* [EXERCISE] Can you lay out everything from the line containing "As illustrated by" down to the last of the lines below as a JSON list of strings, one string per line, leaving out blank lines?

Records of scene-based questions
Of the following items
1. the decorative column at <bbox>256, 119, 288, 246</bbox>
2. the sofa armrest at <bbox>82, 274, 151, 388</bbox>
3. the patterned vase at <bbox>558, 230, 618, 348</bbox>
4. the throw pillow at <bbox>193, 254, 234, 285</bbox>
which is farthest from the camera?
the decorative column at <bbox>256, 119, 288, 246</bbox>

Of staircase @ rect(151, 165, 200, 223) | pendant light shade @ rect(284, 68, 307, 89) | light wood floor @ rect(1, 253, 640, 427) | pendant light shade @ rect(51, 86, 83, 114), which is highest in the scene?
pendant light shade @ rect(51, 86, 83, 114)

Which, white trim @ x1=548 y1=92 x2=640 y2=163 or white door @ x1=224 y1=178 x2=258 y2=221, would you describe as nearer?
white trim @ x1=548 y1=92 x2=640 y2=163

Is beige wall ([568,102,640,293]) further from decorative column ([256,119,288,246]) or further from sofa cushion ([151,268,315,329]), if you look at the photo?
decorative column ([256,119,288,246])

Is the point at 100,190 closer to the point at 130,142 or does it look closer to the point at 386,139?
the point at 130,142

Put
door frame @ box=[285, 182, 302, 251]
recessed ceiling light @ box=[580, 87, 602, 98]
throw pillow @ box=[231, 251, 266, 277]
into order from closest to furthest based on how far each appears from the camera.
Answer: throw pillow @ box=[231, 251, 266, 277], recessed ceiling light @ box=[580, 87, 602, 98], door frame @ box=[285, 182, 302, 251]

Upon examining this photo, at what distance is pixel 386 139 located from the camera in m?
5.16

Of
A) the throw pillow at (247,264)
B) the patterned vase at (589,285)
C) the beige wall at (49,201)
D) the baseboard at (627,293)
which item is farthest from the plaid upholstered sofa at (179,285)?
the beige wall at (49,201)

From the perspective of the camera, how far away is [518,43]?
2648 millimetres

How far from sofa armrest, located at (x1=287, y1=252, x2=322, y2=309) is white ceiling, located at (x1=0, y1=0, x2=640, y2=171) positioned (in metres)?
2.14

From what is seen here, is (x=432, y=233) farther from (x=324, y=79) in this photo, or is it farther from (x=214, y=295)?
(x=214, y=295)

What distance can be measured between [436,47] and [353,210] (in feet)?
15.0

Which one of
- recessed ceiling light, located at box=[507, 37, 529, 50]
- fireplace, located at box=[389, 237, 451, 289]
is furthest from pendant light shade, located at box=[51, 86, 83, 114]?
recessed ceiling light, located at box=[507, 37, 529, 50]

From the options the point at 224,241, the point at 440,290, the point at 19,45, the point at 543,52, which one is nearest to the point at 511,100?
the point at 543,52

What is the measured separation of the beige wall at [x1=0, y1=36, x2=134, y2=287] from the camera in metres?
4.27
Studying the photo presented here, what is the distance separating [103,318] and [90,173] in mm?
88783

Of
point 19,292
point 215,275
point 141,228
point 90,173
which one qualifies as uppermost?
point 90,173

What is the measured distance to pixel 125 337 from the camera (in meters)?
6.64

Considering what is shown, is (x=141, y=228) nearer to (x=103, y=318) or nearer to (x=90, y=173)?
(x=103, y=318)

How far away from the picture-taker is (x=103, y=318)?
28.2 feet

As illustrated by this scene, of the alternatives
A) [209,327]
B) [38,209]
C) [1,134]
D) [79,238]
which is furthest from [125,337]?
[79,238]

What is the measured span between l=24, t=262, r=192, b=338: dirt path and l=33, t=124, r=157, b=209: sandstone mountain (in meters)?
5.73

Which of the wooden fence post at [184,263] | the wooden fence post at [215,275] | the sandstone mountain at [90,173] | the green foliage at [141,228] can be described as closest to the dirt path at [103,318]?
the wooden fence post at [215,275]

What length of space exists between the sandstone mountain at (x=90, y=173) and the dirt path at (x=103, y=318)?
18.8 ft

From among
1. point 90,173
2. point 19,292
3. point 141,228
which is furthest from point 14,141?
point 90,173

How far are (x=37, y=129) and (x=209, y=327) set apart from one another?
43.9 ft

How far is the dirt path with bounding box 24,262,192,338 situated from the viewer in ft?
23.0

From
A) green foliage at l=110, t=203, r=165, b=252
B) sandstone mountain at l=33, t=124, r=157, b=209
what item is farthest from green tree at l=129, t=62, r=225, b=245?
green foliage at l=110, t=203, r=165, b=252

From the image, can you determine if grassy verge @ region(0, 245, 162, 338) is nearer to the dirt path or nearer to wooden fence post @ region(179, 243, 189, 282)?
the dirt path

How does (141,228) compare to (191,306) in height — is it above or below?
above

* [OUTPUT FOR THIS EXERCISE]
[
  "As illustrated by this scene, of the alternatives",
  "A) [209,327]",
  "B) [38,209]",
  "C) [1,134]",
  "D) [79,238]",
  "which is furthest from [125,337]?",
  "[79,238]",
  "What is the measured span between l=24, t=262, r=192, b=338: dirt path and l=33, t=124, r=157, b=209: sandstone mountain (in meters)?",
  "5.73",
  "Which of the wooden fence post at [184,263] | the wooden fence post at [215,275] | the sandstone mountain at [90,173] | the green foliage at [141,228] can be described as closest to the dirt path at [103,318]?",
  "the wooden fence post at [215,275]",
  "What length of space exists between the sandstone mountain at (x=90, y=173) and the dirt path at (x=103, y=318)?",
  "18.8 ft",
  "From among",
  "1. point 90,173",
  "2. point 19,292",
  "3. point 141,228",
  "which is furthest from point 14,141?",
  "point 90,173",
  "How far are (x=37, y=129) and (x=209, y=327) set apart from one another?",
  "43.9 ft",
  "How far is the dirt path with bounding box 24,262,192,338 situated from the viewer in ft?",
  "23.0",
  "From",
  "A) green foliage at l=110, t=203, r=165, b=252",
  "B) sandstone mountain at l=33, t=124, r=157, b=209",
  "what item is farthest from green tree at l=129, t=62, r=225, b=245?",
  "green foliage at l=110, t=203, r=165, b=252",
  "From the image, can you determine if grassy verge @ region(0, 245, 162, 338) is nearer to the dirt path or nearer to wooden fence post @ region(179, 243, 189, 282)?",
  "the dirt path",
  "How does (141,228) compare to (191,306) in height — is it above or below?",
  "above"
]